Can a start-up save the world’s largest retailer
Walmart acquired jet.com, an aggressive eCommerce player founded in 2014 to take on Amazon, for $3.3 bn. Walmart is a distant second to Amazon in online sales in the US — $14 billion compared to $63 billion for Amazon. More troubling, however, has been Walmart’s declining year over year eCommerce sales growth.
With eCommerce, Walmart has adapted an Omni-channel fulfillment strategy which makes sense on paper — 90% of Americans live within 15 miles of a Walmart store so the stores can serve as eCommerce fulfillment centers for the last mile delivery. Although leveraging their existing infrastructure would appear to provide a competitive advantage, it actually has hindered their own eCommerce growth and proven to be a disadvantage.
But why is this the case? A number of reasons could be evaluated; I will explore two major contributing factors:
According to disruption theory, incumbents tend to fail because they already have a successful pre-existing revenue stream. In other words, the fact that Walmart is the largest retailer in the world actually impairs their expansion into eCommerce. As a disruptive new entrant, Amazon, on the other hand, has been able to offer zero margin (or less) services as they are able to poach customers from existing retailers, grocery stores etc. and continually scale their network to offer better selection, lower prices, and incredible convenience, all of which bring more customers and reduce costs. For Walmart to offer the same services, they would be poaching their own customers from their brick and mortar stores while simultaneously reducing their profit margins. That’s a hard call to make for any executive and is a tough sell to existing investors.
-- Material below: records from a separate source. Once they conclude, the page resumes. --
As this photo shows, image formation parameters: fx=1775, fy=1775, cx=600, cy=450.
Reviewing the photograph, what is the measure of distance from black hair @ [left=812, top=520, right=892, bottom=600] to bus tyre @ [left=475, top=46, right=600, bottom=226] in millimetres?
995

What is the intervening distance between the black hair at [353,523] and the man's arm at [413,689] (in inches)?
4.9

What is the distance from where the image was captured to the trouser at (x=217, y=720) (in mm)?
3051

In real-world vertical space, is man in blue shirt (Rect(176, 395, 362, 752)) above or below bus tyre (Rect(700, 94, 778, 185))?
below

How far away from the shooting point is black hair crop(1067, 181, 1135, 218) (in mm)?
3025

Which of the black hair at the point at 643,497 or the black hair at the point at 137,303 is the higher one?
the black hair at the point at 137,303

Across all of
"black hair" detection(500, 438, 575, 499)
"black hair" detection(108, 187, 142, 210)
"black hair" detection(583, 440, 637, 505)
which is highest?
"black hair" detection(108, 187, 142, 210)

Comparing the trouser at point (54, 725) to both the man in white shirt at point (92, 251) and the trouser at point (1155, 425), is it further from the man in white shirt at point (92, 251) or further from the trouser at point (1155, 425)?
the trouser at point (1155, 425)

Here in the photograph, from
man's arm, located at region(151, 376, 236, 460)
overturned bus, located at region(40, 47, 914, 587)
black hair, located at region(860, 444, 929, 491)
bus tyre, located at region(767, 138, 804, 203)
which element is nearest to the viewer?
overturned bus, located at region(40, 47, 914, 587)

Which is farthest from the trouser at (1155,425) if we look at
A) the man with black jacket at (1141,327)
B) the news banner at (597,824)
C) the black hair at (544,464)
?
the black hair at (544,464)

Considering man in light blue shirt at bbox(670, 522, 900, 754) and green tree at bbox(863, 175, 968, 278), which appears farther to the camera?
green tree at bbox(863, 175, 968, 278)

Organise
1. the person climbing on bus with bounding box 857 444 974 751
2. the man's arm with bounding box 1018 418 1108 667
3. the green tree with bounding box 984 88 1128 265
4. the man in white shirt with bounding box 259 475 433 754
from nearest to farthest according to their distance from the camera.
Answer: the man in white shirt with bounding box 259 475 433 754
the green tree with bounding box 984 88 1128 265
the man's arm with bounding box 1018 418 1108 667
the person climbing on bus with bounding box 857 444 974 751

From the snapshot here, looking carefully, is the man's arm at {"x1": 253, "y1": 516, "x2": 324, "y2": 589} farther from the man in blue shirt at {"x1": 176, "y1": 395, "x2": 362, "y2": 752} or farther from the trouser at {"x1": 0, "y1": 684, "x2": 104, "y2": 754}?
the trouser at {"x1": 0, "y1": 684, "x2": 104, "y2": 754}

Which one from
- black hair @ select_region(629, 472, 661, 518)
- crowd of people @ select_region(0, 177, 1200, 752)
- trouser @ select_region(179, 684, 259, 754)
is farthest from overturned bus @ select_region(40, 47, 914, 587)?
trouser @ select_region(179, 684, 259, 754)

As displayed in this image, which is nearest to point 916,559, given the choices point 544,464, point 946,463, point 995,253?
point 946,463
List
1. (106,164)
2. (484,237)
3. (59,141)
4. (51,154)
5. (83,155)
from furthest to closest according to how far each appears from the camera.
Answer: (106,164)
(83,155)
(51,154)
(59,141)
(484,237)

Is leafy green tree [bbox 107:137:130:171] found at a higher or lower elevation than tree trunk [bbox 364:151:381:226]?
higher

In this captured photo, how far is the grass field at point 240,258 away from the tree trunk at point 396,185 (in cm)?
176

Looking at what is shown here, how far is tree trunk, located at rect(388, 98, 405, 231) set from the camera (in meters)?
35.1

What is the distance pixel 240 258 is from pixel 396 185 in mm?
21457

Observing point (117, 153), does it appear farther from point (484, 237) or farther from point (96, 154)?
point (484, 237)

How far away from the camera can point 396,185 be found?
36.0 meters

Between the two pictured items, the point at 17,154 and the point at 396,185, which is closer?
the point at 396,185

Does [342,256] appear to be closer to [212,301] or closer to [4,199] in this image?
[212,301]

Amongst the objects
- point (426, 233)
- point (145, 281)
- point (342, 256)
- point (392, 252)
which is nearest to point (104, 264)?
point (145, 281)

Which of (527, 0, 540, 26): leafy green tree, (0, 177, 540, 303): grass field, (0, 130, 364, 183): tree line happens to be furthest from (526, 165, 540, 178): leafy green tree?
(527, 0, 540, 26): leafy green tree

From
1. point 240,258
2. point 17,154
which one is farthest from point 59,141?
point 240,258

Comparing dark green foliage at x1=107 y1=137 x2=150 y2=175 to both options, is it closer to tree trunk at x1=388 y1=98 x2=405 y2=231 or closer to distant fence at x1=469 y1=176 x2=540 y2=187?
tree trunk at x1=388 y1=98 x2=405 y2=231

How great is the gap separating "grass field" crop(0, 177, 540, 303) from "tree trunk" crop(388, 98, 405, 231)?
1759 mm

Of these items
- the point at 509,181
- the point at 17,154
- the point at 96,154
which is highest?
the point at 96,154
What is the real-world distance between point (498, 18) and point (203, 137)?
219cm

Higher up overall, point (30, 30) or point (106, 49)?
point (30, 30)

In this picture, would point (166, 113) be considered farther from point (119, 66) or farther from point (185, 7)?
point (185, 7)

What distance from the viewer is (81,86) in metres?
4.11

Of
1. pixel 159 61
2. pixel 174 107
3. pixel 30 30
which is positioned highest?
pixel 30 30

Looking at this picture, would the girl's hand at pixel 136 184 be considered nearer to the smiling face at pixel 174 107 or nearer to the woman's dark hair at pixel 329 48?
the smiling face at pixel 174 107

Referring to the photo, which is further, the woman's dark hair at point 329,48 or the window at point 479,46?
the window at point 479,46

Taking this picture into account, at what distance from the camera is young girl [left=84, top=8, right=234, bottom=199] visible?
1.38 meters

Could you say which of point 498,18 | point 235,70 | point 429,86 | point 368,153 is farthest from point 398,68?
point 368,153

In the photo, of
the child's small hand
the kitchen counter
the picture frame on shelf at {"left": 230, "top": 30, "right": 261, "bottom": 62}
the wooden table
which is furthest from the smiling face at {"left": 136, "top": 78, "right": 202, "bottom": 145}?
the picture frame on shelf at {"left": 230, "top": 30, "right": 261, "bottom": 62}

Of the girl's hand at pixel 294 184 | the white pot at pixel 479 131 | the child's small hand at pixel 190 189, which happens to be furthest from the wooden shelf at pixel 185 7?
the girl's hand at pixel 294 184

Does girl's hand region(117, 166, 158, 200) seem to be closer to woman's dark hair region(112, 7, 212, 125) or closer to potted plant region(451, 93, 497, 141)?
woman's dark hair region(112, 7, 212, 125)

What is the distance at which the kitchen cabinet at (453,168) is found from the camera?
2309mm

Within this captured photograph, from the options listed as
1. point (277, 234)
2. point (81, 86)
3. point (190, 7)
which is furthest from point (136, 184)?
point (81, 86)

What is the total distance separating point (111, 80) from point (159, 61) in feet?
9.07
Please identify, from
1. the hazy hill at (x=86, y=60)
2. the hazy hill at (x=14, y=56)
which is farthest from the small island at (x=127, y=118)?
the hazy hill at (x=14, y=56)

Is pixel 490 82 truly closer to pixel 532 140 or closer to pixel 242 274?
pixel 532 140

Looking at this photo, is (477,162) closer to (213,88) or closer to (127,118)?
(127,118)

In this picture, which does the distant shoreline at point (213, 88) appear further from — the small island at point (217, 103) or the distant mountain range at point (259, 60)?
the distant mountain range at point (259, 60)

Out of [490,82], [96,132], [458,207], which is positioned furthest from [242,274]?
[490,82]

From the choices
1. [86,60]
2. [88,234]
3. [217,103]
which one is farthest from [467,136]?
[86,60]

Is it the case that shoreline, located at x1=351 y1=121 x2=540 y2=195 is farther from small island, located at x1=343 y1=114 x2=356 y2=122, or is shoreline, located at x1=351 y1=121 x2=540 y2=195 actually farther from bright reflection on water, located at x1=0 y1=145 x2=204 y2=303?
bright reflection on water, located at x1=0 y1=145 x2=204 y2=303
This is somewhat analogous to Apple self-disrupting one of their own product lines before a competitor could. In 2007, the year the iPhone was released, the iPod was Apple’s pre-existing cash cow with 48% of Apple’s revenue from iPod sales. Now, the iPod is a tiny fraction of it’s revenue. Apple was willing to kill their biggest source of revenue as they recognised the potential of the iPhone. Had Apple tried to protect their biggest moneymaker’s revenue stream, where would they be now? Is Walmart willing to do something similar? Where will Walmart be if they don’t adapt a similar mindset?
Walmart’s logistic network
Pre eCommerce, Walmart was revered for its collaboration and technology-driven supply chain practices to move freight between suppliers, distribution centres, and stores in pallet and case quantities. Walmart was clearly an innovator in the retail supply chain and their supply chain processes played a large role in their expansion. Walmart controlled the entire store distribution process moving pallets and cases to stores on predictable fixed delivery routes on their own fleet of trucks. The network was never designed to efficiently distribute individual items to consumers and as it turns out this is a far more complex process than traditional retail distribution.
In the new model, orders are picked and packed 24/7 and may need to be delivered within a few hours. The logistics infrastructure required to compete in eCommerce is vastly different to traditional retail logistics and the changes have given rise to mega e-fulfillment centers, automated technology to pick individual items, sortation centers, parcel hubs, and urban logistics depots for same day fulfillment. None of these new developments fit very well into the old model’s logistics infrastructure. Amazon on the other hand, started their logistics infrastructure with a singular focus on eCommerce. They did not have the burden of retro-fitting existing facilities designed for store distribution into distribution to end consumers. In addition, unlike Walmart, Amazon has not had to balance eCommerce expansion with an internally-competing pre-existing retail business.